◆ REQUIREMENT
Retype the complete listing exactly as it appears.

◆ RECORDS SUPPLIED
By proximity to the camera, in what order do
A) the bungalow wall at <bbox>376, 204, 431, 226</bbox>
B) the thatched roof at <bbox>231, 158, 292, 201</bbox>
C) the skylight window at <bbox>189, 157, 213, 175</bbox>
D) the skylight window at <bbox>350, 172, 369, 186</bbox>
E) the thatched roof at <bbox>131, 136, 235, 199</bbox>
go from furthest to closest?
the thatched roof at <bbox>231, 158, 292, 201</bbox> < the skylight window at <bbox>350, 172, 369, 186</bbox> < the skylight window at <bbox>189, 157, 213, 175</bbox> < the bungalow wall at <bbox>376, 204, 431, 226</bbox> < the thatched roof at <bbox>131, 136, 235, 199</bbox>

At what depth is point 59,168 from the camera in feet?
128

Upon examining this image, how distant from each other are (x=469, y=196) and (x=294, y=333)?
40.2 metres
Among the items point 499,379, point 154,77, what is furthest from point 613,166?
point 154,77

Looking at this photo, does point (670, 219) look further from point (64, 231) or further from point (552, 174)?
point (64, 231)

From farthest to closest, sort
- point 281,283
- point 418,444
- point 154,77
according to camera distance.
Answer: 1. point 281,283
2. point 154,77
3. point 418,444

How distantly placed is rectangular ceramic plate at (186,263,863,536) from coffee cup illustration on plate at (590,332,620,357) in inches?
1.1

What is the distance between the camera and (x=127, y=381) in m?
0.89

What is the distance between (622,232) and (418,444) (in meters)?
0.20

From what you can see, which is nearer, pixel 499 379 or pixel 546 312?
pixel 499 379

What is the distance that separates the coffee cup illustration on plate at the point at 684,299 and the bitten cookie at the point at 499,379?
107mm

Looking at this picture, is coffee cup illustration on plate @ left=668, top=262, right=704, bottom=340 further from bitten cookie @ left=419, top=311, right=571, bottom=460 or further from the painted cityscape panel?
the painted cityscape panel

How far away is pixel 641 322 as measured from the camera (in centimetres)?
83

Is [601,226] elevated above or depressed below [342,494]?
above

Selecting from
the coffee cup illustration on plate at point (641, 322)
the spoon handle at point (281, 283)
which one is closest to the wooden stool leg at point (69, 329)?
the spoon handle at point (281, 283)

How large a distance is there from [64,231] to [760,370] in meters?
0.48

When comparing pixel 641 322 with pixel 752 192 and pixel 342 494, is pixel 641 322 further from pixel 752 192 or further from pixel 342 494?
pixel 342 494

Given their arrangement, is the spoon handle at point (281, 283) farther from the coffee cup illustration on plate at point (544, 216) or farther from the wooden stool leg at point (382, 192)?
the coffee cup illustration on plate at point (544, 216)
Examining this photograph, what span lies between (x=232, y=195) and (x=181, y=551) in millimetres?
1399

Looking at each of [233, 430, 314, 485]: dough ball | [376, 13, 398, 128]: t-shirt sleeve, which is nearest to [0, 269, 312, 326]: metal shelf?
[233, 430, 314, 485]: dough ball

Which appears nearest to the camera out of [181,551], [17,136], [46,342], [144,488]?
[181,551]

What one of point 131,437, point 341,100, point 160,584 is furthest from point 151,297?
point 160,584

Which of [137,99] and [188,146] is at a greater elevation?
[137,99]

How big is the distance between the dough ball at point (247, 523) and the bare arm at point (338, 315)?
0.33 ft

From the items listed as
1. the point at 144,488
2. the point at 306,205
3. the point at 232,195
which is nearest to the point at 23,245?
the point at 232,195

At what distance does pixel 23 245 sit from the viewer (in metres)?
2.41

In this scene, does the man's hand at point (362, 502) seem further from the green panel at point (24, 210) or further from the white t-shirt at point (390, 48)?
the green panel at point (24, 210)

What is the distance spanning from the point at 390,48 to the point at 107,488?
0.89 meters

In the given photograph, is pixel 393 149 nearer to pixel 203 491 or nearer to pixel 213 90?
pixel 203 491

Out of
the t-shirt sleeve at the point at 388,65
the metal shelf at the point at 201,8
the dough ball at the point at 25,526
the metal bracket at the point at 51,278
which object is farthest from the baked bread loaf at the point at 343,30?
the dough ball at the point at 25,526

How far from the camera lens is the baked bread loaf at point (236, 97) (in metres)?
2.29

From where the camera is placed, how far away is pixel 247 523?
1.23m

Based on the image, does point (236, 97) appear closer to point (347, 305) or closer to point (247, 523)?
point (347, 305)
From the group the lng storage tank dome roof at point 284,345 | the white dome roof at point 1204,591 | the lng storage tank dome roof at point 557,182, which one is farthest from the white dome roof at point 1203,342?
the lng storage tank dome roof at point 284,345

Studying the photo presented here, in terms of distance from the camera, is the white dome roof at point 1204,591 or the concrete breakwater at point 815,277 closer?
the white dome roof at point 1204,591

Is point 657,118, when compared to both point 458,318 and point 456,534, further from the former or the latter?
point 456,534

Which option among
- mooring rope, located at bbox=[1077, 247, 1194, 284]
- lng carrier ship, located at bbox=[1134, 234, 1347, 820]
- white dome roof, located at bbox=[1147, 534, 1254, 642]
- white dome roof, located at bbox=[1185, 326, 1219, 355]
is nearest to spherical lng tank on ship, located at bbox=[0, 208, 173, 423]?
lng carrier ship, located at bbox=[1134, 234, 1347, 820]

◆ THE RESPONSE
By proximity to the camera, in what order do
A) the bungalow wall at <bbox>376, 204, 431, 226</bbox>
B) the thatched roof at <bbox>231, 158, 292, 201</bbox>
C) the skylight window at <bbox>189, 157, 213, 175</bbox>
D) the skylight window at <bbox>350, 172, 369, 186</bbox>
E) the thatched roof at <bbox>131, 136, 235, 199</bbox>
go from furthest to closest?
the thatched roof at <bbox>231, 158, 292, 201</bbox> < the skylight window at <bbox>350, 172, 369, 186</bbox> < the skylight window at <bbox>189, 157, 213, 175</bbox> < the bungalow wall at <bbox>376, 204, 431, 226</bbox> < the thatched roof at <bbox>131, 136, 235, 199</bbox>

At what depth is point 59,168 from the camera in feet?
128

Upon examining this image, how distant from each other are (x=469, y=196) and (x=294, y=333)?
40.2 metres
Among the items point 499,379, point 154,77, what is furthest from point 613,166?
point 154,77

Looking at this photo, does point (670, 219) look further from point (64, 231) or further from point (552, 174)?
point (64, 231)

From farthest to closest, sort
- point 281,283
- point 418,444
- point 154,77
according to camera distance.
Answer: 1. point 281,283
2. point 154,77
3. point 418,444

How distantly placed is rectangular ceramic plate at (186,263,863,536) from coffee cup illustration on plate at (590,332,620,357) in inches?
1.1

What is the distance between the camera and (x=127, y=381) in m?
0.89

What is the distance between (622,232) and (418,444) (in meters)?
0.20

From what you can see, which is nearer, pixel 499 379 or pixel 546 312?
pixel 499 379

What is the distance that separates the coffee cup illustration on plate at the point at 684,299 and the bitten cookie at the point at 499,379?
107mm

Looking at this picture, is coffee cup illustration on plate @ left=668, top=262, right=704, bottom=340 further from bitten cookie @ left=419, top=311, right=571, bottom=460 or further from the painted cityscape panel?
the painted cityscape panel

How far away is pixel 641 322 as measured from the camera (in centimetres)?
83

Is [601,226] elevated above or depressed below [342,494]?
above

Selecting from
the coffee cup illustration on plate at point (641, 322)
the spoon handle at point (281, 283)
which one is closest to the wooden stool leg at point (69, 329)?
the spoon handle at point (281, 283)

How large a distance is there from [64,231] to [760,370] in meters?
0.48

When comparing pixel 641 322 with pixel 752 192 and pixel 342 494, is pixel 641 322 further from pixel 752 192 or further from pixel 342 494?
pixel 342 494

Given their arrangement, is the spoon handle at point (281, 283) farther from the coffee cup illustration on plate at point (544, 216) or farther from the wooden stool leg at point (382, 192)?
the coffee cup illustration on plate at point (544, 216)
Examining this photograph, what span lies between (x=232, y=195) and (x=181, y=551) in millimetres?
1399

Looking at each of [233, 430, 314, 485]: dough ball | [376, 13, 398, 128]: t-shirt sleeve, which is nearest to [0, 269, 312, 326]: metal shelf?
[233, 430, 314, 485]: dough ball

Which appears nearest to the camera out of [181,551], [17,136], [46,342], [144,488]?
[181,551]

What one of point 131,437, point 341,100, point 160,584 is furthest from point 151,297?
point 160,584

Which of [137,99] and [188,146] is at a greater elevation?
[137,99]

How big is the distance between the dough ball at point (247, 523) and the bare arm at point (338, 315)?
0.33 ft

From the items listed as
1. the point at 144,488
2. the point at 306,205
3. the point at 232,195
which is nearest to the point at 23,245?
the point at 232,195

At what distance does pixel 23 245 sit from the viewer (in metres)?
2.41

In this scene, does the man's hand at point (362, 502) seem further from the green panel at point (24, 210) or further from the white t-shirt at point (390, 48)?
the green panel at point (24, 210)

What is the distance spanning from the point at 390,48 to the point at 107,488?
0.89 meters

In the given photograph, is pixel 393 149 nearer to pixel 203 491 or nearer to pixel 213 90?
pixel 203 491

Out of
the t-shirt sleeve at the point at 388,65
the metal shelf at the point at 201,8
the dough ball at the point at 25,526
the metal bracket at the point at 51,278
which object is farthest from the baked bread loaf at the point at 343,30?
the dough ball at the point at 25,526

How far from the camera lens is the baked bread loaf at point (236, 97) (in metres)?
2.29

From where the camera is placed, how far away is pixel 247 523?
1.23m

Based on the image, does point (236, 97) appear closer to point (347, 305) or closer to point (247, 523)?
point (347, 305)
From the group the lng storage tank dome roof at point 284,345 | the white dome roof at point 1204,591 | the lng storage tank dome roof at point 557,182, which one is farthest from the white dome roof at point 1203,342?
the lng storage tank dome roof at point 284,345

Studying the photo presented here, in terms of distance from the camera, is the white dome roof at point 1204,591 or the concrete breakwater at point 815,277 closer?
the white dome roof at point 1204,591

Is point 657,118, when compared to both point 458,318 and point 456,534, further from the former or the latter?
point 456,534

Which option among
- mooring rope, located at bbox=[1077, 247, 1194, 284]
- lng carrier ship, located at bbox=[1134, 234, 1347, 820]
- white dome roof, located at bbox=[1147, 534, 1254, 642]
- white dome roof, located at bbox=[1185, 326, 1219, 355]
is nearest to spherical lng tank on ship, located at bbox=[0, 208, 173, 423]?
lng carrier ship, located at bbox=[1134, 234, 1347, 820]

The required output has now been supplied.